**Texte fourni**
Du 23 au 28 juin 2025, l’INSA Lyon sera le théâtre d’un double événement exceptionnel : les Journées de l’Informatique Musicale (JIM) et la Linux Audio Conference (LAC). À la croisée des arts et des sciences, ces rencontres mêlant concerts, conférences et démonstrations techniques s’adressent aussi bien aux chercheurs qu’au grand public. Romain Michon, chercheur au CITI et coordinateur de l’événement, nous en dit plus.

Une double casquette pour un double événement

Romain Michon est chargé de recherche à l’INRIA et membre de l’équipe Émeraude au sein du laboratoire CITI de l’INSA Lyon. Il partage son temps entre recherche, enseignement et coordination scientifique. En 2025, il endosse également le rôle de General Chair des JIM et de la LAC. « Je pilote l’organisation des deux événements avec une équipe composée de collègues d’Émeraude, mais aussi d’autres institutions comme l’École Centrale de Lyon, l’Université Paris 8 Vincennes - Saint-Denis ou encore l’Université du Michigan », explique-t-il.

Organisées en partenariat avec l’INSA Lyon, l’INRIA et le GRAME (Générateur de Ressources et d’Activités Musicales Exploratoires - Centre national de création musicale), les deux conférences réuniront des experts du monde entier autour d’une même passion : l’informatique musicale.

Les JIM : un pont entre science et création artistique

Les Journées de l’Informatique Musicale (JIM), pilotées par l’Association française d’informatique musicale, se tiennent chaque année dans une ville différente. L’édition 2025 s’annonce riche et ambitieuse : « Les JIM sont un événement de trois jours mêlant présentations scientifiques et performances artistiques. On y retrouve des chercheurs, des musiciens, mais aussi des amateurs éclairés », détaille Romain Michon.

Deux concerts sont programmés les 23 et 24 juin au Théâtre Astrée à Lyon. Le lundi soir, un dôme sonore de 25 haut-parleurs plongera le public dans une expérience sonore en trois dimensions, « c’est un moment fort à ne pas manquer ! ».

Trois thématiques majeures et une ambition écologique

L’édition 2025 des JIM mettra en lumière trois grands axes : l’intelligence artificielle, les systèmes embarqués — spécialité de l’équipe Émeraude — et l’impact environnemental du numérique. « Comme dans beaucoup de domaines, l’informatique musicale s’interroge sur son empreinte écologique, notamment énergétique. Nous encourageons les travaux scientifiques qui analysent et cherchent à réduire cet impact », souligne Romain Michon. C’est ce qu’il appelle une approche « d’informatique musicale frugale ».

**Liste des enregistrements**
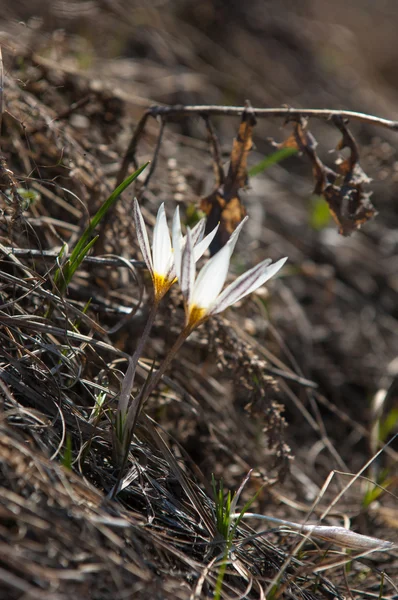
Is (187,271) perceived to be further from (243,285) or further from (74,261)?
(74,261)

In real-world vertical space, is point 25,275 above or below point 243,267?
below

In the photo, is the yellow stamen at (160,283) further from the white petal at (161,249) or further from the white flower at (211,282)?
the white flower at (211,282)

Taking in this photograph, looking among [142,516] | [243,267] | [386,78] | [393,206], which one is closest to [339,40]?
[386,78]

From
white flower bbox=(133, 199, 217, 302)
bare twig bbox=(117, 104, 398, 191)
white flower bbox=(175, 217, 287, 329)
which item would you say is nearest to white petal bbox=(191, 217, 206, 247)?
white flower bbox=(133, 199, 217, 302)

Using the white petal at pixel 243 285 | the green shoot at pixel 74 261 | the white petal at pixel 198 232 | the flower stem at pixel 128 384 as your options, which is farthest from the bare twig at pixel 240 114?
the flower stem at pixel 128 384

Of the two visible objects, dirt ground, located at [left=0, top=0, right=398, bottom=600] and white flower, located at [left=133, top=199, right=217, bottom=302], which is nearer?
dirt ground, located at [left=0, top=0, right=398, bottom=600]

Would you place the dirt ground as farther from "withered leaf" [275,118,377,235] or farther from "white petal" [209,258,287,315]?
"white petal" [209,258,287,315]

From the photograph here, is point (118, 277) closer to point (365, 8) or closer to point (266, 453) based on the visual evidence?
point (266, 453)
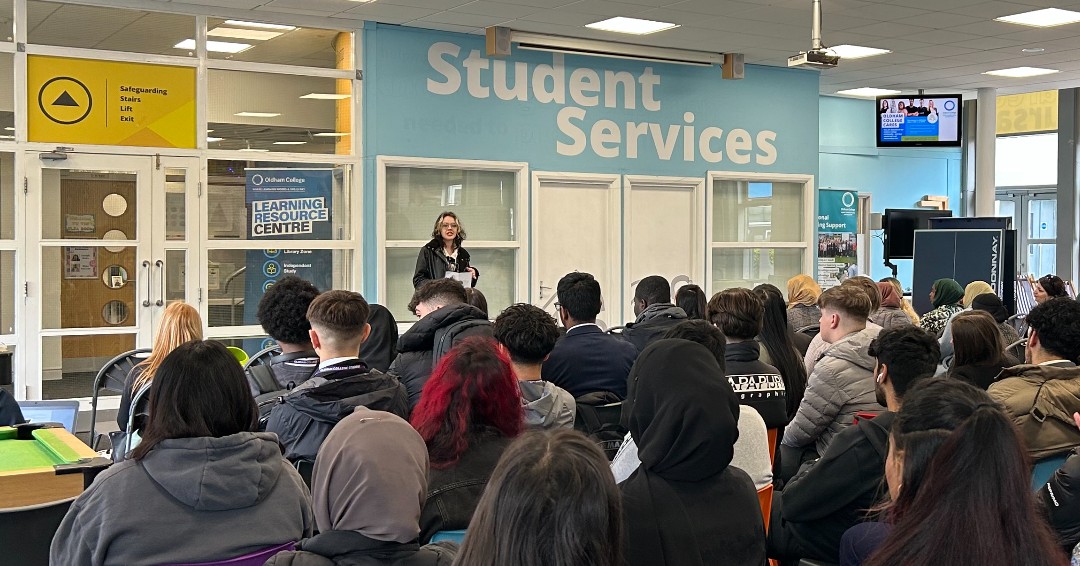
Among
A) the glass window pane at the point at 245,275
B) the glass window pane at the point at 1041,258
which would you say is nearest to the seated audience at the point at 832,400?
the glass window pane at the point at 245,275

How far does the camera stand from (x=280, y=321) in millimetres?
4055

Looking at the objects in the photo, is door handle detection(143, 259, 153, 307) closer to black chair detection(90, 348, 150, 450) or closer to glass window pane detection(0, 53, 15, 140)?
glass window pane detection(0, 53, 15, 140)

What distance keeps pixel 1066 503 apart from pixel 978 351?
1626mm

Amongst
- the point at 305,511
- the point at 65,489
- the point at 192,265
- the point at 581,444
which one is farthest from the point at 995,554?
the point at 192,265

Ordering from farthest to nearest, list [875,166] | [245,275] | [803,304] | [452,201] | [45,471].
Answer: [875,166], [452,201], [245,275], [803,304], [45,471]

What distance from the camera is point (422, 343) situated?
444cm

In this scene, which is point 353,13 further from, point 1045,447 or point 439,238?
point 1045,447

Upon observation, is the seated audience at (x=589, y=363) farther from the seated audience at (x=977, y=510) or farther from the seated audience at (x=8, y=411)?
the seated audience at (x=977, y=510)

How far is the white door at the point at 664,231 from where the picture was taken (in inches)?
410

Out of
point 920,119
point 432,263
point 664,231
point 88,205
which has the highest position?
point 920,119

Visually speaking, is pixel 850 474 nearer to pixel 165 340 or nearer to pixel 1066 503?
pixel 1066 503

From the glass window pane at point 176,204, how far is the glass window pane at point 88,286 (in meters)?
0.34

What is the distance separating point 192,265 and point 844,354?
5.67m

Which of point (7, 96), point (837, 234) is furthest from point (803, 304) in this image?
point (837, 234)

--

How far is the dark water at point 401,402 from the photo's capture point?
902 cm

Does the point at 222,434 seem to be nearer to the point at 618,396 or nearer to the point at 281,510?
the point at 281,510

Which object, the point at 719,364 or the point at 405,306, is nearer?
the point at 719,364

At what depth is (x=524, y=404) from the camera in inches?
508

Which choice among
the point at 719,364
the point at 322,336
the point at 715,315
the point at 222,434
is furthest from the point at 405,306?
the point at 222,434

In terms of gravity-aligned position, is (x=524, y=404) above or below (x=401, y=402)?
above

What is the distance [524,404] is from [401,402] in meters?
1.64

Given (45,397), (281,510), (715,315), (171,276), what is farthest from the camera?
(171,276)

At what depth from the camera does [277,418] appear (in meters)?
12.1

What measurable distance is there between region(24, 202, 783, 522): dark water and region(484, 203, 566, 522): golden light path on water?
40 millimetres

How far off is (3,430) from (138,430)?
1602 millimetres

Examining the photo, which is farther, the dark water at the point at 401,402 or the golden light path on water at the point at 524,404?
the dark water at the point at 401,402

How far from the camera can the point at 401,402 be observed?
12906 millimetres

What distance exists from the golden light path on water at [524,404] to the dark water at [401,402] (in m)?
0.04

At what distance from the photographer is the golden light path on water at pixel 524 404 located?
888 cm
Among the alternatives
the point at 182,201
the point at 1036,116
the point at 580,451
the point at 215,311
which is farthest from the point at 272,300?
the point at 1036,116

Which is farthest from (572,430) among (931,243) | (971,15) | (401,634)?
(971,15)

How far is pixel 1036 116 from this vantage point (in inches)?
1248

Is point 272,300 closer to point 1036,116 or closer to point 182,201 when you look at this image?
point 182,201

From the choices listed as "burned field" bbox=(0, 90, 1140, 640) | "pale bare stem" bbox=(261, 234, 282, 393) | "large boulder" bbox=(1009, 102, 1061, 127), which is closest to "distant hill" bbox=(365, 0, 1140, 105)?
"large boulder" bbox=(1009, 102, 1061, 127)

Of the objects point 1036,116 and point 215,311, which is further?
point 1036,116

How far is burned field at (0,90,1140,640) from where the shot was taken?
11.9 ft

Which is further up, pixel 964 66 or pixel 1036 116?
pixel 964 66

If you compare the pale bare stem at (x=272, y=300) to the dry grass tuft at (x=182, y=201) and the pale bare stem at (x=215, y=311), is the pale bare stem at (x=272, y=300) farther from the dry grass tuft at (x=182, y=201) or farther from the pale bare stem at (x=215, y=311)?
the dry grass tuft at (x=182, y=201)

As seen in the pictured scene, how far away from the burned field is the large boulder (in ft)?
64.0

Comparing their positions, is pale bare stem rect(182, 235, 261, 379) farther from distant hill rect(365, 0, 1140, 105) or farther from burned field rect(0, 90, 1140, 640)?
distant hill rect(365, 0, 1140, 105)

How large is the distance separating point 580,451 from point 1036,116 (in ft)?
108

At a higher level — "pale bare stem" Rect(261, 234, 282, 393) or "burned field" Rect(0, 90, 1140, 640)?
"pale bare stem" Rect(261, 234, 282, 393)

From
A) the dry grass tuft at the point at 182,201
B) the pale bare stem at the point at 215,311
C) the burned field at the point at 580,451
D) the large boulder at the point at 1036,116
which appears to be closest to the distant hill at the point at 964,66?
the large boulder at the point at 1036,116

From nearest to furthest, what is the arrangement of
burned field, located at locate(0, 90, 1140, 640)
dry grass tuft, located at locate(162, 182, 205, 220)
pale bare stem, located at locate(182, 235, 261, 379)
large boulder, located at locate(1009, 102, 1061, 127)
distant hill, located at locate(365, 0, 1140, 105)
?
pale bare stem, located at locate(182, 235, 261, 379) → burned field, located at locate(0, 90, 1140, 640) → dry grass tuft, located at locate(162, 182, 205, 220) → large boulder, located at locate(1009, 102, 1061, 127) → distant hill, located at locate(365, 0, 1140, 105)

--

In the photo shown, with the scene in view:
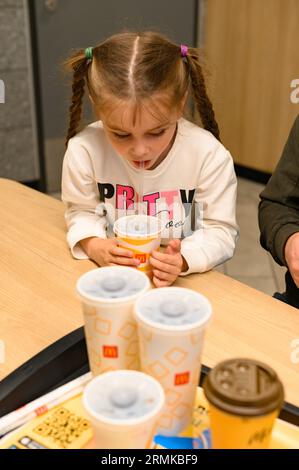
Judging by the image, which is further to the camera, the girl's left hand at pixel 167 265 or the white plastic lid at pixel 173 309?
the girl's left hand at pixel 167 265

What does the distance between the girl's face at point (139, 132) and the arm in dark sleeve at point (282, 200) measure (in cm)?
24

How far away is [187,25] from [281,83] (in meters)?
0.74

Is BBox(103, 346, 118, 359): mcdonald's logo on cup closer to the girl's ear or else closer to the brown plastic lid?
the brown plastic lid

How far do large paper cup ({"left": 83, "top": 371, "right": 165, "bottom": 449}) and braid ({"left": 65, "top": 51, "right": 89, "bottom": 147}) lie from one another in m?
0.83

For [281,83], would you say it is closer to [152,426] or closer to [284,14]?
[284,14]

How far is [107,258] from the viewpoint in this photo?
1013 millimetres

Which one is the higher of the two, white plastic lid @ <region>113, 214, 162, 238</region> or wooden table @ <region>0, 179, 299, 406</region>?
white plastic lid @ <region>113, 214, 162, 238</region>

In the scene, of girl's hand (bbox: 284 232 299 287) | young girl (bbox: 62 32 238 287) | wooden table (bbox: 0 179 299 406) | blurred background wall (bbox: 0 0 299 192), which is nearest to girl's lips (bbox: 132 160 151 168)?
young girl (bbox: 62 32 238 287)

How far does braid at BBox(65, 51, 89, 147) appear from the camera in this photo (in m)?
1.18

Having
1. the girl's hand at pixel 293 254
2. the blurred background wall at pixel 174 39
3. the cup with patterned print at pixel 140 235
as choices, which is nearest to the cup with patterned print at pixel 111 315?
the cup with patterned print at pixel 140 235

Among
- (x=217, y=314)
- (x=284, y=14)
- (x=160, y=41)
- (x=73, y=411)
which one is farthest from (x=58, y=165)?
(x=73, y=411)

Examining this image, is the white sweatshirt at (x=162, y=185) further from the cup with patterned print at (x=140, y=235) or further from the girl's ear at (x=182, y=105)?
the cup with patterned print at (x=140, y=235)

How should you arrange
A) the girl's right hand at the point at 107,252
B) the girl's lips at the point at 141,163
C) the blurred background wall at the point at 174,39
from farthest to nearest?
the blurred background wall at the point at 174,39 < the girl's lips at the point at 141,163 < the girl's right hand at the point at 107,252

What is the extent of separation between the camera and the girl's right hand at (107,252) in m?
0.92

**Consignes**
(a) Dans les enregistrements, recopiez les lignes allant de celle qui contient « What distance keeps » à celle qui contient « Answer: [875,166], [452,201], [245,275], [803,304], [45,471] » en remplaçant « farthest » par « furthest », sans rien modifier d'autre.
(b) Rédigez la suite du texte consacré aux JIM et à la LAC à l'INSA Lyon.
Les enregistrements n'ont aucun rapport avec le texte.

**Réponses par tâche**
(a)
What distance keeps pixel 1066 503 apart from pixel 978 351?
1626mm

Amongst
- the point at 305,511
- the point at 65,489
- the point at 192,265
- the point at 581,444
which one is furthest from the point at 995,554?
the point at 192,265

Ordering from furthest to nearest, list [875,166] | [245,275] | [803,304] | [452,201] | [45,471].
Answer: [875,166], [452,201], [245,275], [803,304], [45,471]

(b)
L’intelligence artificielle, omniprésente dans la recherche actuelle, est au cœur de la programmation. « L’IA est utilisée pour la composition musicale assistée et pour la synthèse sonore. Elle permet aujourd’hui de générer des sons de manière plus efficace et plus réaliste que les approches traditionnelles », explique-t-il. Ces innovations seront présentées au fil des conférences, notamment lors de la journée spéciale du 25 juin, organisée en lien avec le programme PEPR Icare, sur l’IA et le son immersif.

La LAC : une ouverture internationale et communautaire

Si les JIM s’inscrivent dans une dynamique francophone, la Linux Audio Conference (LAC) s’adresse à un public international.  « La LAC est une conférence itinérante dédiée aux logiciels libres et open source pour l’audio. Elle rassemble entre 100 et 150 participants chaque année », précise Romain Michon.

Des conférences, démonstrations de logiciels libres, ateliers et concerts ponctueront les journées du 25 au 28 juin. L’un des points d’orgue ? La soirée du 28 au Sucre, à Lyon, avec une programmation de live coding conçue par le GRAME.

L’informatique musicale a toujours été portée par une communauté hybride : académique et passionnée. « La communauté du logiciel libre a toujours contribué de manière massive à ce domaine », rappelle le chercheur. La LAC valorisera des outils et technologies allant des synthétiseurs aux plateformes de MAO (musique assistée par ordinateur), en passant par des dispositifs sonores immersifs.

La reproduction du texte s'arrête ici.